Hace un par de semanas recibí una invitación para hablar de rock clásico. Crucé la ciudad con la radio del auto encendida en Sónica, tratando de adivinar cómo podría ser la escena. Y ciertamente pensando en qué iba a decir: no había que sonar como un viejo pretendiendo ser joven. Tampoco como un preso del síndrome de Peter Pan o mucho menos como un académico en un campo que no necesita de enciclopedistas. Y sobre todas las cosas anteriores, desde adentro de mi cabeza me advirtió una voz: «Evita parecerte al especialista local en las películas de James Bond».
Y no sé si conseguí alguna de esas cosas o si patéticamente fui una combinación de todas. Lo que sé es que El Circo del Rock fue ese espacio compartido con el Fantástico Hombre Radio y el Lunático en Zancos —a quienes va mi más profundo agradecimiento— para hablar de cosas importantes y sencillas como a qué le llamamos rock clásico, cómo se inventó el sonido del heavy metal y la estética del punk o si Paul McCartney está muerto y fue reemplazado por un doble.
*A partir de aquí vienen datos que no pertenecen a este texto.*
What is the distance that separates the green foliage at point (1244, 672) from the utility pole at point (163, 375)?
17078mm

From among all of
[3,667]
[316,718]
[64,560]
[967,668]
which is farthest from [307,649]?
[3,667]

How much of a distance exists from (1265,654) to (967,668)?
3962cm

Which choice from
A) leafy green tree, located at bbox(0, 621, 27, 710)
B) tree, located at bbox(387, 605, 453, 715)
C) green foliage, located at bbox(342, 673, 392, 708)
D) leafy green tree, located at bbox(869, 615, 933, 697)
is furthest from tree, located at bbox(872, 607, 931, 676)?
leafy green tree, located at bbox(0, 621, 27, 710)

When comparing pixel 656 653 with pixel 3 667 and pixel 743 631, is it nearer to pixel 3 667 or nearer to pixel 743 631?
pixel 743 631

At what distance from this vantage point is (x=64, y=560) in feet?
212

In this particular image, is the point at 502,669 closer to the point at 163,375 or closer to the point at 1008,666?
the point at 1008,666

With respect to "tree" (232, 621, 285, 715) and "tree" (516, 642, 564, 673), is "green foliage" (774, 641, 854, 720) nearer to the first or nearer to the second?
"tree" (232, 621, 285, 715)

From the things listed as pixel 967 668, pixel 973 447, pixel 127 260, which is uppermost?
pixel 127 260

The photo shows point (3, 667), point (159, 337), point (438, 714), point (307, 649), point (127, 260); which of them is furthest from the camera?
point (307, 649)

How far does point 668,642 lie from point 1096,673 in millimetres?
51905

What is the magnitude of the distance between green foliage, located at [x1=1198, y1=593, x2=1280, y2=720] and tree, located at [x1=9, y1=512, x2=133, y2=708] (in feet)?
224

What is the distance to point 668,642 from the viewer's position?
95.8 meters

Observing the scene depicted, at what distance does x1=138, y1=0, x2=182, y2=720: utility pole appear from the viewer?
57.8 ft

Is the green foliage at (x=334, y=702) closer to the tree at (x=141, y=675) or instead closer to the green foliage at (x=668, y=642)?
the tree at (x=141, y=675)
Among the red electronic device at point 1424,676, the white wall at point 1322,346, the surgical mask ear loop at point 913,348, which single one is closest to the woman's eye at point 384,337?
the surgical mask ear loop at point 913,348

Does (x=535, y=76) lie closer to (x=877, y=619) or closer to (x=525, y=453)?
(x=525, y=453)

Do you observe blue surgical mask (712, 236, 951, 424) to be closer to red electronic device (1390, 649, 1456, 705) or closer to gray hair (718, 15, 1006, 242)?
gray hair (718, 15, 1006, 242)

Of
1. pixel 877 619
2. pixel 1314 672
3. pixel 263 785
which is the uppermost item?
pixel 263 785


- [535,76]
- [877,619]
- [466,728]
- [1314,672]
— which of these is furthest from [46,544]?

Que un programa que cumple ocho años en el aire te deje hablar de cosas como esas, y en su aniversario, es realmente memorable. Y de lo dicho hace un par de semanas —noté que escribo con un dejo nostálgico—, tal vez me quedo con esa reflexión compartida con los que estábamos en la cabina: lo que llamamos rock clásico, esa escena entre 1968 y 1973 en la que confluyen en sus orígenes Pink Floyd, los Beatles, los Rolling Stones, Jimi Hendrix, Cream, Bob Dylan, los Doors y muchos otros, que construyó contracultura sobre la base de la fusión con el blues. Este hecho es tan influyente para el rock como lo es el invento de la guitarra eléctrica (gracias, Les Paul: no estaríamos hablando de esto sin ti).
Ayer el Facebook de The Doors recordaba unas palabras de Jim Morrison: «I like singing blues—these free, long blues trips where there’s no specific beginning or end».
Y sin duda él lo disfrutaba a rabiar, como en esa versión del Roadhouse Blues con John Lee Hooker. Lo mismo que los disfrutaron los Rolling Stones en su confesa admiración por Muddy Waters, o como Syd Barrett lo dejó patente para combinar los nombres de Floyd Council y Pink Anderson.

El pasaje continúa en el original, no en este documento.